With medical advancements in our country, it would have meant that her mother would have received exceptional antenatal care.  She may not have been delivered at term but likely very close to; and would have been of a healthy birth weight.  Vaccinations would have been a blessing; her only brother was crippled by Polio.

Her early childhood through to her late teens would have been very different too.  There would have been access to an education system which would have shaped her in a very different way. 

The social norms of today would have enabled/empowered her to make choices about her lifestyle, a career (her career) and taken her on a pathway which can only be imagined.

You cannot have regrets if you don’t know what you don’t know.  Nor can you have missed opportunities if they don’t present themselves.  You can however reflect on the passage of time and wonder what might have been and then look forward in such a way to positively shape the years which follow. 

For me, I wonder what might have been if I’d studied harder and listened to advice which, at the time, seemed to be uninformed.  I also wonder what might have been if I’d had been more accepting and patient.  In essence, if I had made very different choices.

I know that the remarkable woman I speak of reflects quietly on what might have been.  I believe that she does think deeply about what path she may have trodden if different opportunities presented themselves. 

Regret is too heavy a word in this instance.  Because of her nature she would never ever perceive her life with having regrets. 

From her very being a lineage continues to grow, a piece of her character, living on in so many for perpetuity. Her morals, her beliefs, her standards and her poise are reflected in her progeny and their progeny.  It may not be evident immediately but if you scratch the surface of each who carries a piece of her DNA then a piece of her lives there.

What if she were to be born in this century? I envisage a woman who would be heavily involved in the education of others or maybe the humanities. I see a woman who would captivate and inspire on a far greater scale because of the technology which is available to us today.  I see a woman who would lead but also know when to walk beside others when called for.

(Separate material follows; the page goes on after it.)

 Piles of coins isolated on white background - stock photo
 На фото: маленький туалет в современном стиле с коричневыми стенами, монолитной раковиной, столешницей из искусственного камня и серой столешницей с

In her twilight years we can learn much from her and others of her ilk.  It’s never too late to ask those pressing questions of our families’ treasured elder men and women.  It’s never too late to just sit and listen, over a cup of sweet tea poured into a fine bone china cup and learn about their life, their thoughts and what might have been. 

Voltaire said, “The one thing we learn from history is that we don’t learn from history.”

We all live with hope and some of us with regrets….don’t we?

Perhaps this is an opportunity to learn? Talk, listen, learn and above all love…..those conversations may well steer you down a road less travelled and maybe even prevent you from having one less regret.